◆ GOAL OF THE EXERCISE: Reproduce the listing that follows in full. Omit its images.

◆ INPUT MATERIAL:
******************************

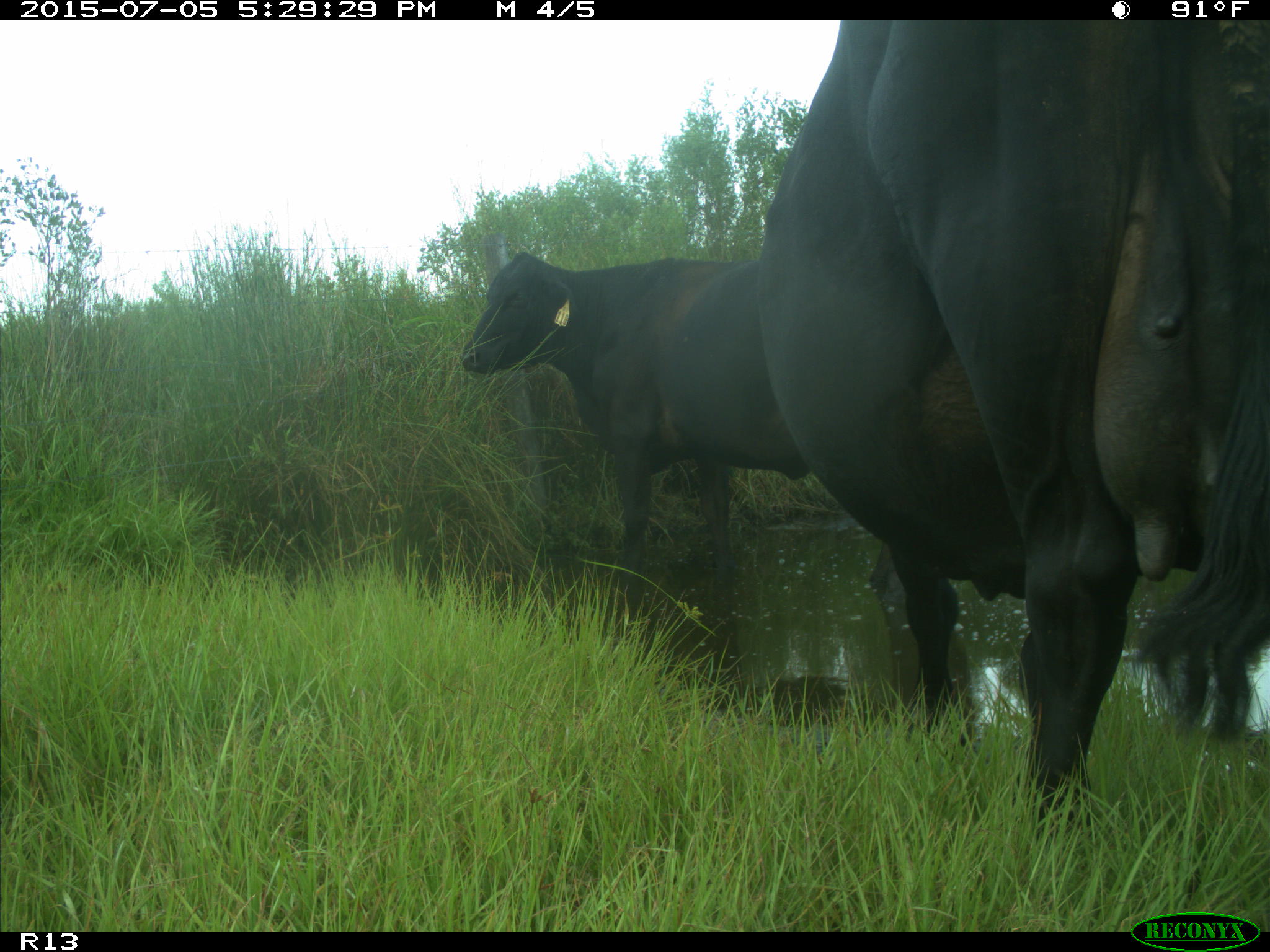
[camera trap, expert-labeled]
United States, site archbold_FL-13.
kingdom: Animalia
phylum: Chordata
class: Mammalia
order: Artiodactyla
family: Bovidae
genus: Bos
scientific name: Bos taurus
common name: domestic cow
Bos taurus (domestic cow).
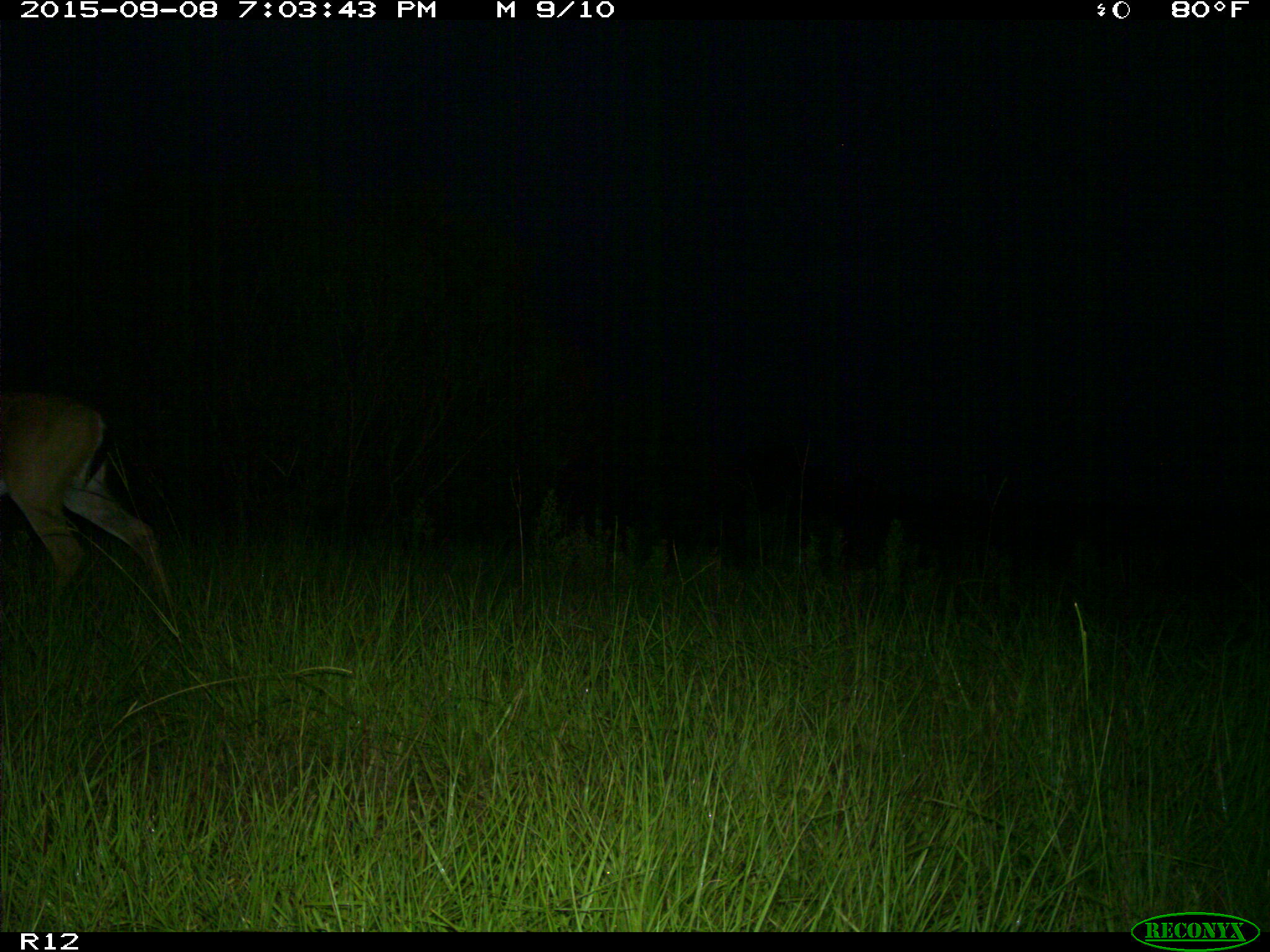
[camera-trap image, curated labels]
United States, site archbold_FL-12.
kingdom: Animalia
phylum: Chordata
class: Mammalia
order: Artiodactyla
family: Cervidae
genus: Odocoileus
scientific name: Odocoileus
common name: deer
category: unidentified deer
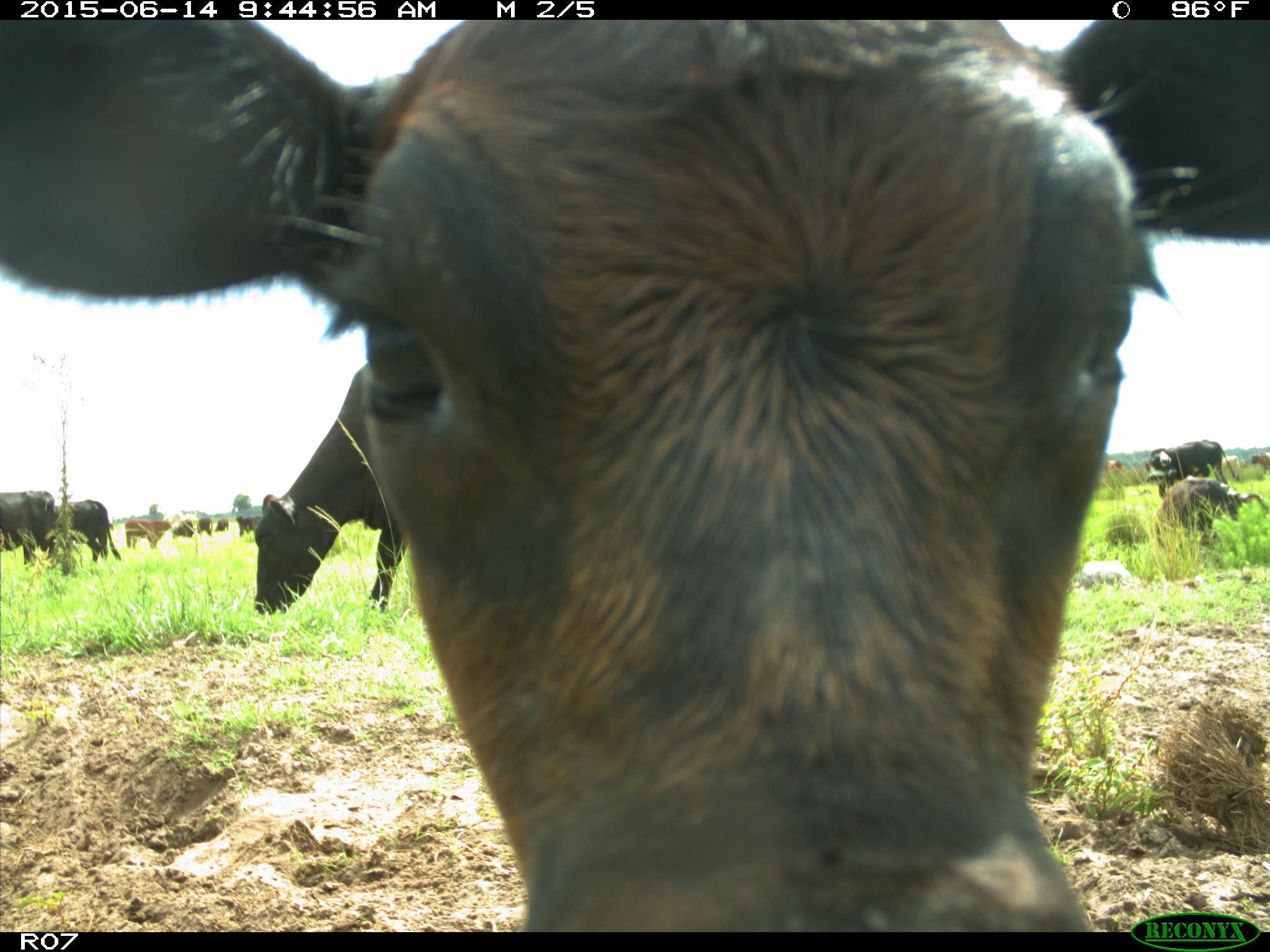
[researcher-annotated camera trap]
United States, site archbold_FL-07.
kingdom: Animalia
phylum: Chordata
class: Mammalia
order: Artiodactyla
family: Bovidae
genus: Bos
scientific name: Bos taurus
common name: domestic cow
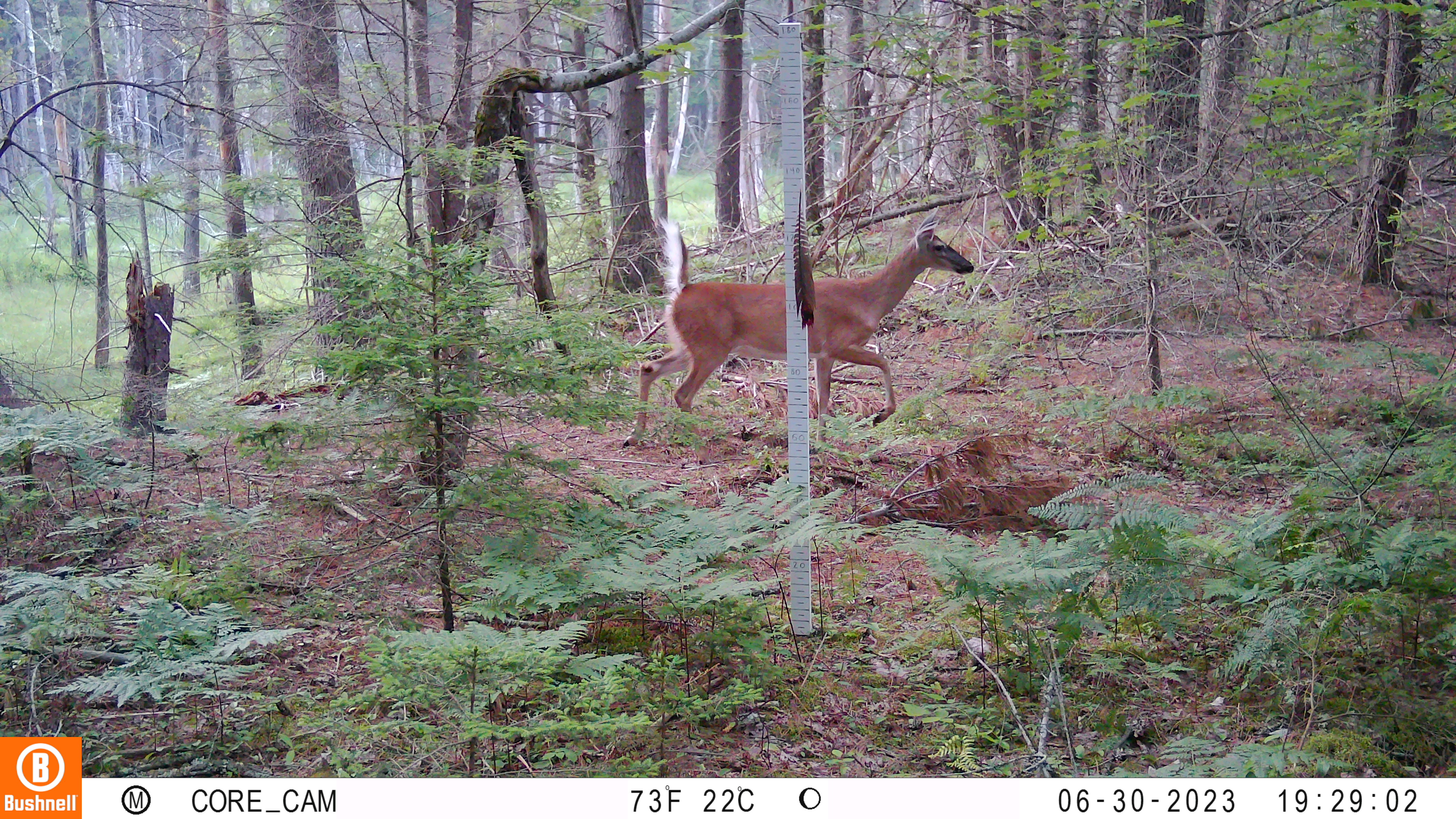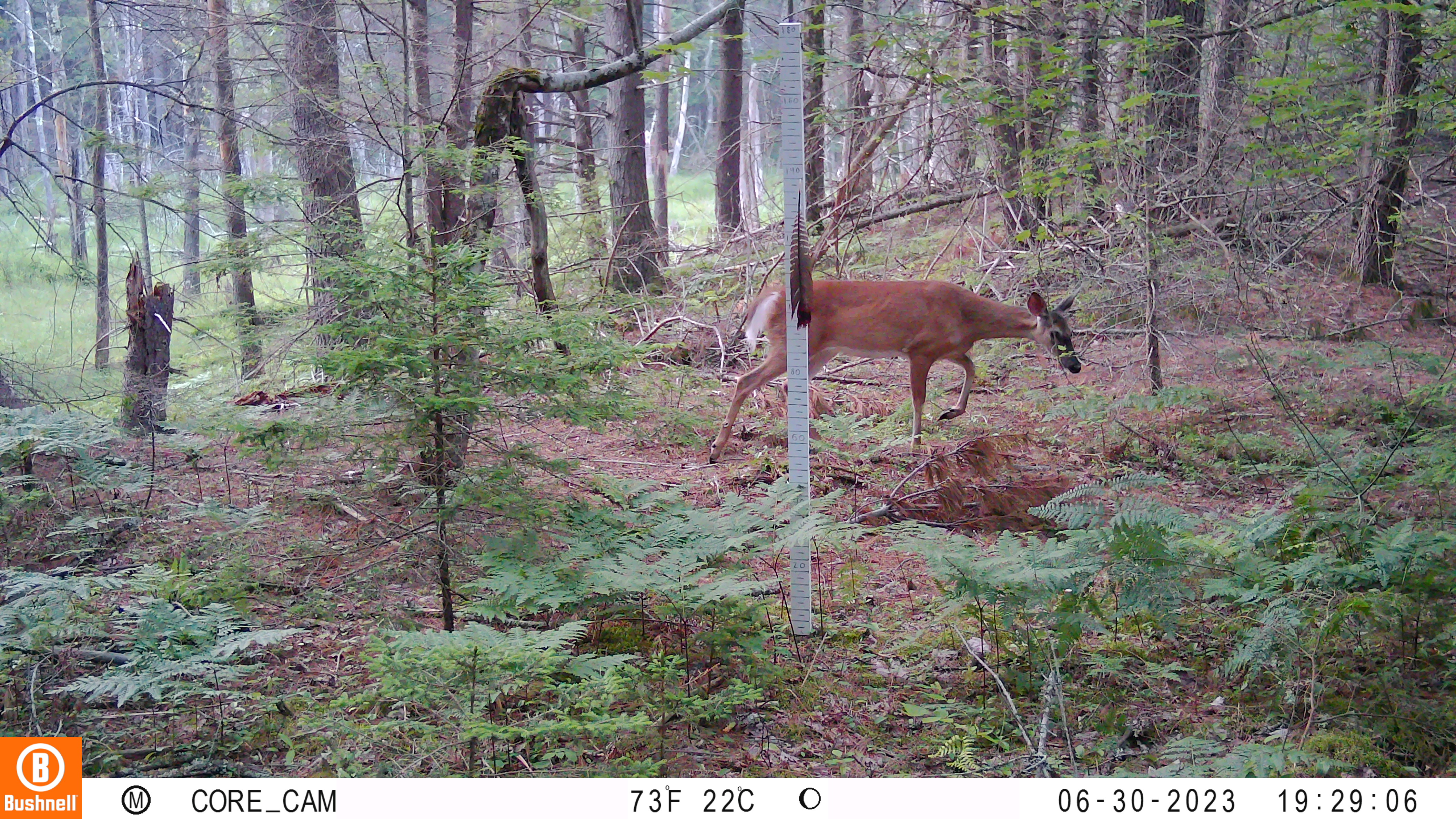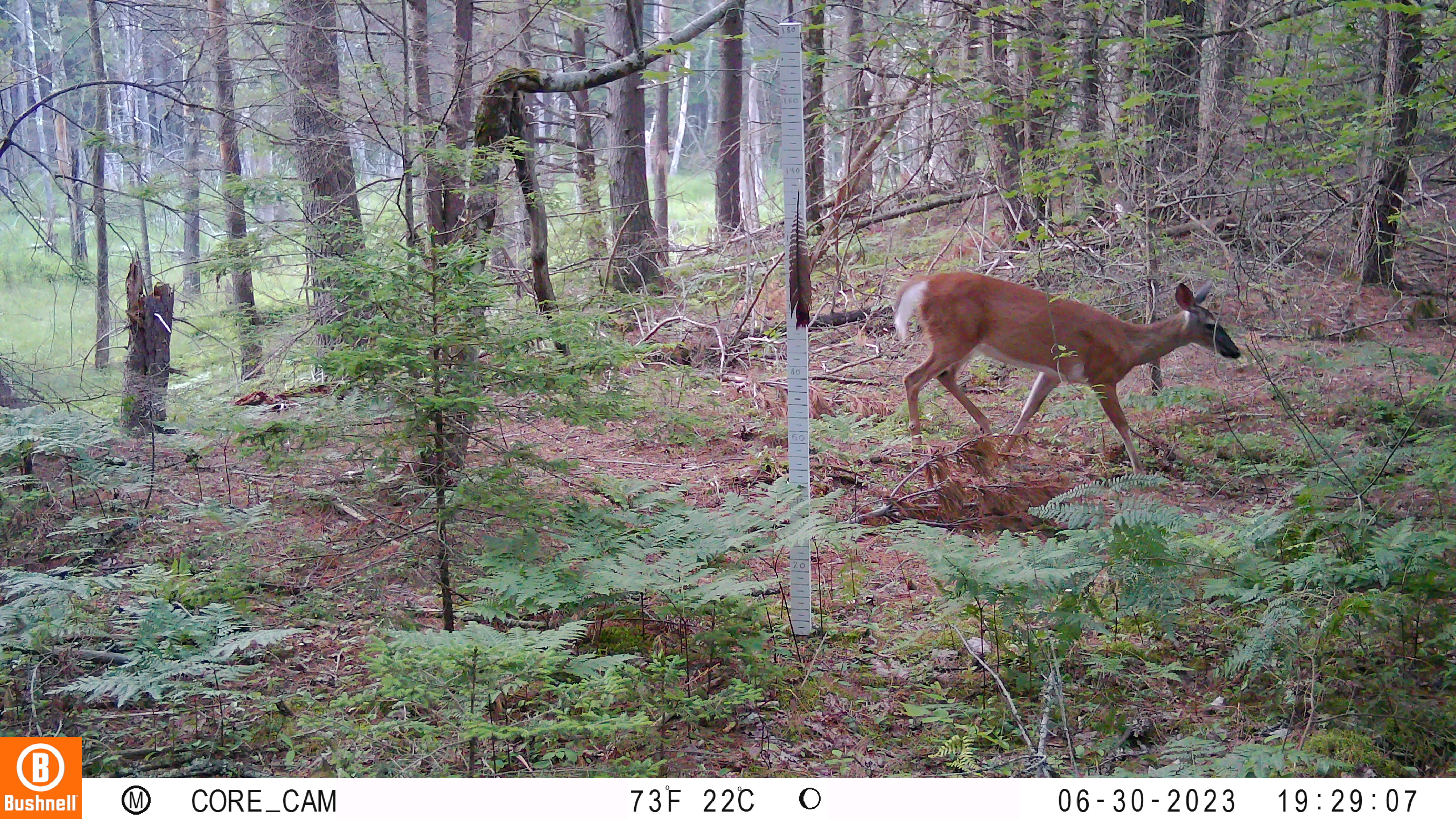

******************************

◆ EXERCISE ANSWER:
[camera trap, expert-labeled]
United States, site archbold_FL-13.
kingdom: Animalia
phylum: Chordata
class: Mammalia
order: Artiodactyla
family: Bovidae
genus: Bos
scientific name: Bos taurus
common name: domestic cow
Bos taurus (domestic cow).
[camera-trap image, curated labels]
United States, site archbold_FL-12.
kingdom: Animalia
phylum: Chordata
class: Mammalia
order: Artiodactyla
family: Cervidae
genus: Odocoileus
scientific name: Odocoileus
common name: deer
category: unidentified deer
[researcher-annotated camera trap]
United States, site archbold_FL-07.
kingdom: Animalia
phylum: Chordata
class: Mammalia
order: Artiodactyla
family: Bovidae
genus: Bos
scientific name: Bos taurus
common name: domestic cow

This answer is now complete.